After combining data and authentication processes into a single platform, your organization should give its customers the ability to protect their accounts with a variety of transactional restrictions, access controls, and change notifications. Fraudsters take over accounts at the customer level, not a product or a channel level, so your customers need the ability to define control measures that span multiple platforms and products just as much as you do. Otherwise your chain will have a weak link, and that’s where fraudsters will target your customers.
Giving your customers access to security features provides your organization with new methods of monitoring risk as well; for example, if a customer who previously used multi-factor authentication deactivates it on their phone and requests a transfer of $500 to an outside account, they may be the victim of social engineering.
4. Train Employees to Recognize Risk
COVID-19 is not disappearing anytime soon; employees should still be trained to deliver warm, empathetic experiences to your customers. However, they should also know how to educate customers about the ways your organization will communicate with them, helping them better distinguish legitimate communication from scams.

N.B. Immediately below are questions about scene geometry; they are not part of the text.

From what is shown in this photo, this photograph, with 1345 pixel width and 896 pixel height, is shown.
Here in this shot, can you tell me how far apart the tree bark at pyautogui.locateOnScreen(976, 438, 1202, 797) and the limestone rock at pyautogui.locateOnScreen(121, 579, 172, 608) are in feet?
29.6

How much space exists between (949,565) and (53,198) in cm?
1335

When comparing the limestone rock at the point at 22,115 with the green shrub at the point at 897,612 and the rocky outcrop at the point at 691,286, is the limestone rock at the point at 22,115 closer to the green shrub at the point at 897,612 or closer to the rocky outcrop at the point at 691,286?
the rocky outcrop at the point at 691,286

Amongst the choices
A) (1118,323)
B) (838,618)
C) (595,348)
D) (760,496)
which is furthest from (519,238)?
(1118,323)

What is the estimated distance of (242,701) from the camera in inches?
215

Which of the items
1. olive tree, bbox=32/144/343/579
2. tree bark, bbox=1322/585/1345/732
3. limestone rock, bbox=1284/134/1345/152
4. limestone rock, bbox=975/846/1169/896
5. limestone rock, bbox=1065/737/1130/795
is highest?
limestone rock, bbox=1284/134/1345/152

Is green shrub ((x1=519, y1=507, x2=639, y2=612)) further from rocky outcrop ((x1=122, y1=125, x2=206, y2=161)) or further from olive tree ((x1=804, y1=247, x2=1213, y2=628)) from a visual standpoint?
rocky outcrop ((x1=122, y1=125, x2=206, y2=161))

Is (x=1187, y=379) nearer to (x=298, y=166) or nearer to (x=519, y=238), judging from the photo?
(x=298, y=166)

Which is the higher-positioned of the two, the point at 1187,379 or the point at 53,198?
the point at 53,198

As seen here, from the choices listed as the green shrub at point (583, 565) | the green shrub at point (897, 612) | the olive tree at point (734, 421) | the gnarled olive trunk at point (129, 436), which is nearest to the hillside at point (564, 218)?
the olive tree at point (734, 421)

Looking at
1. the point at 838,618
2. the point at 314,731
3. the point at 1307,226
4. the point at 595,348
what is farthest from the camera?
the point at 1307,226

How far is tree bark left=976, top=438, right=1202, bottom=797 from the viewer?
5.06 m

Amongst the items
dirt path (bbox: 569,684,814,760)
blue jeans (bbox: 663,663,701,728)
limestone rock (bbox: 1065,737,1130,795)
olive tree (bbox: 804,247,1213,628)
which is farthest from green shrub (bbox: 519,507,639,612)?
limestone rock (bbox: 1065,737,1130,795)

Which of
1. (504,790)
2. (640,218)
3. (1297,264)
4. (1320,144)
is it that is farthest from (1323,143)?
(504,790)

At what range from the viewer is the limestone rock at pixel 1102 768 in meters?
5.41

Your employees should be trained to identify the risks associated with their job. Call center agents might not be management, but fraudsters can still glean a great deal of information from them. More importantly, they’re your first – and most visible, and affordable – line of risk management.

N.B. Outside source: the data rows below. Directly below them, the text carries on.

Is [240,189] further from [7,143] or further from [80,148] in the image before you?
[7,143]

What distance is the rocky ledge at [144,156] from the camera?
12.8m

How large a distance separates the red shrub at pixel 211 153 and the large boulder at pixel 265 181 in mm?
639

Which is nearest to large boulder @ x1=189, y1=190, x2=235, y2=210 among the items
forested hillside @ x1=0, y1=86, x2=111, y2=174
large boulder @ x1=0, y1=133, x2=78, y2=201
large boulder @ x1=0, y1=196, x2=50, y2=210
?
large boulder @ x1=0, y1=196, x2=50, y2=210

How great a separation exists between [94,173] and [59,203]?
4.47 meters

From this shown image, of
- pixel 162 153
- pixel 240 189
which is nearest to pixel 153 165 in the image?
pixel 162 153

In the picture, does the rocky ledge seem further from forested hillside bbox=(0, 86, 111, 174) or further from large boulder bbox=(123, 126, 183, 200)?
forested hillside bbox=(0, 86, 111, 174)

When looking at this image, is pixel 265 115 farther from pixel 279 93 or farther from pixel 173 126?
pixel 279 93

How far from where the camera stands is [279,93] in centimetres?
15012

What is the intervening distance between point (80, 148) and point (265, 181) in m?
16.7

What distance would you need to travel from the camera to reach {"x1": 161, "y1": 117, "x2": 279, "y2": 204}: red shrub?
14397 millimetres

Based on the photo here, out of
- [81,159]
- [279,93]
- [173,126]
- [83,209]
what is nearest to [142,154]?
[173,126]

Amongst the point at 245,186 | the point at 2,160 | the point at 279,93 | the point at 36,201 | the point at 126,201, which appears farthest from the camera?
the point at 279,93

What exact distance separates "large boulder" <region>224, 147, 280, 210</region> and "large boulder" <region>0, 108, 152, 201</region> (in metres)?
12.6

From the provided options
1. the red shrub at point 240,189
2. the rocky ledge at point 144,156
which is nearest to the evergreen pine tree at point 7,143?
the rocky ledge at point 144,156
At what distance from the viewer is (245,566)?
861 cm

Consider what I call the “pyramid of non-compliance.” At the top is intentional noncompliance – fraudsters. Below that is opportunistic noncompliance – people who attempt to take advantage of momentary errors such a malfunctioning ATM.
The majority of potential risks flagged, however, will come from the bottom of the pyramid: Accidental non-compliance, stemming from employees who were not trained correctly or neglected to follow certain procedures, or customers who forgot the login process or their passwords.
Flagging them doesn’t carry the same sense of gravitas as identifying a genuinely risky transaction associated with a rogue customer or employee, but false positives represent an opportunity of their own. They’re a chance to better educate employees and customers about fraud, to thank them for their service or business, to show empathy for their present situation and help them understand why, during a crisis, they will see more, not fewer scams.
Perfect not only your ability to distinguish between genuine fraud and false positives, but your response to the latter, and you’ll reap the greatest benefit of risk management: employee and customer loyalty.
Liz Lasher is Vice President of Fraud, Financial Crime and Cyber Risk with analytics software developer and credit scoring company FICO.